Sorti en 2001 au crépuscule d’une décennie d’âge d’or pour la comédie romantique, Le Journal de Bridget Jones injectait au genre une fraîcheur incontestable, symptomatisée par la réinvention jubilatoire du jeune premier Hugh Grant en bellâtre inconséquent et libidineux. Comédie de mœurs à la vulgarité décomplexée, le film – fidèle en cela à l’inspiration de Jane Austen –, avait par moments la saveur douce-amère du conte moral, l’héroïne devant apprendre à dépasser son orgueil et ses préjugés pour accéder au happy end. L’Américaine Renée Zellweger, tout juste sortie de Fous d’Irène et de Nurse Betty, traversait le film avec la grâce et la détermination d’une moissonneuse-batteuse, armée d’un improbable accent anglais et d’un costume de bunny girl, zigzaguant entre les humiliations sur un toboggan de tabac froid, de Ben & Jerry’s et de vodka frelatée. Contrairement aux héroïnes idéalisées jouées par Julia Roberts, Meg Ryan, Kate Hudson ou Katherine Heigl, Zellweger n’était pas un objet d’admiration, mais d’identification.

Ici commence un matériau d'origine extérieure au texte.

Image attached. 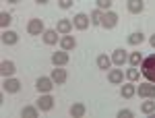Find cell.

Elle donnait corps au public des romances : à travers Bridget Jones, éternelle célibataire à la beauté terrienne et à la spontanéité sans apprêts, c’était nous, malgré nos kilos en trop, notre logorrhée incontrôlable et notre maladresse pathologique, qui nous pensions capables de tourner la tête de Mark Darcy (Colin Firth).
Malheureusement, Bridget Jones : L’Âge de raison (2004) et Bridget Jones Baby (2016), suites navrantes et sans consistance, faisaient mentir l’adage selon lequel ce sont dans les vieux pots qu’on fait les meilleures soupes. Paralysées par l’injonction de renouveler le succès du premier volet, elles en rejouaient sans conviction les moments de bravoure (le combat de rue de Daniel Cleaver et de Mark Darcy, la culotte de grand-mère de Bridget), tentaient d’en surpasser la vulgarité dans des sketches affligeants (l’inénarrable épisode de la prison thaïlandaise) ou substituaient mollement un vieux beau à un autre (coucou, Patrick Dempsey). Rien à faire : elles se retrouvaient systématiquement obligées de convoquer littéralement les images du film originel, dans une tentative désespérée d’en retrouver la fraîcheur.
Si Bridget Jones : Folle de lui est sans nul doute le film le plus convaincant de la saga depuis le premier, c’est peut-être parce qu’il n’a même plus l’énergie de s’y confronter. Le récit s’ouvre d’emblée sous un jour crépusculaire : le père chéri de Bridget et Darcy, l’amour de sa vie, sont désormais décédés. L’héroïne vieillissante ne quitte plus son domicile, absorbée tout entière par le train-train domestique de sa vie de veuve, entourée d’hallucinations fantomatiques et de flashbacks des disparus. Sa voix-off de narratrice est phagocytée par les bons conseils de ses proches qui souhaiteraient qu’elle passe à autre chose, mais elle préfère confier ses enfants à ce vieux cochon de Hugh Grant, qui, lui au moins, lui rappelle les heures joyeuses du passé. On aimerait que le film soit un peu plus drôle, un peu moins sage ; que la romance de Bridget avec un jeune Adonis (Leo Woodall) ne soit pas condamnée d’avance par leur différence d’âge, que son retour au travail ne soit pas si accessoire et qu’elle ne trouve pas le réconfort auprès d’un double pète-sec de Darcy (Chiwetel Ejiofor). Mais en bifurquant ainsi pleinement vers le mélo des familles, la saga réussit paradoxalement à faire enfin le deuil de ses origines : « soudain on réalise que l’on peut vivre en même temps que toutes les choses qu’on a perdues, et qu’on peut être heureuse même sans elles », s’exclame l’héroïne dans un éclair de lucidité. Dans la pénombre d’une salle de spectacle, le visage éternellement rond et lisse de Renée Zellweger, baigné de larmes, est tendu vers son fils de fiction. Bridget Jones était autrefois notre alter ego plus que nature, projetée malgré elle dans le rôle d’une héroïne de rom com ; elle est désormais une spectatrice résignée, revisitant depuis son fauteuil la comédie de ses vies passées et s’autorisant enfin avec sagesse à les laisser derrière elle.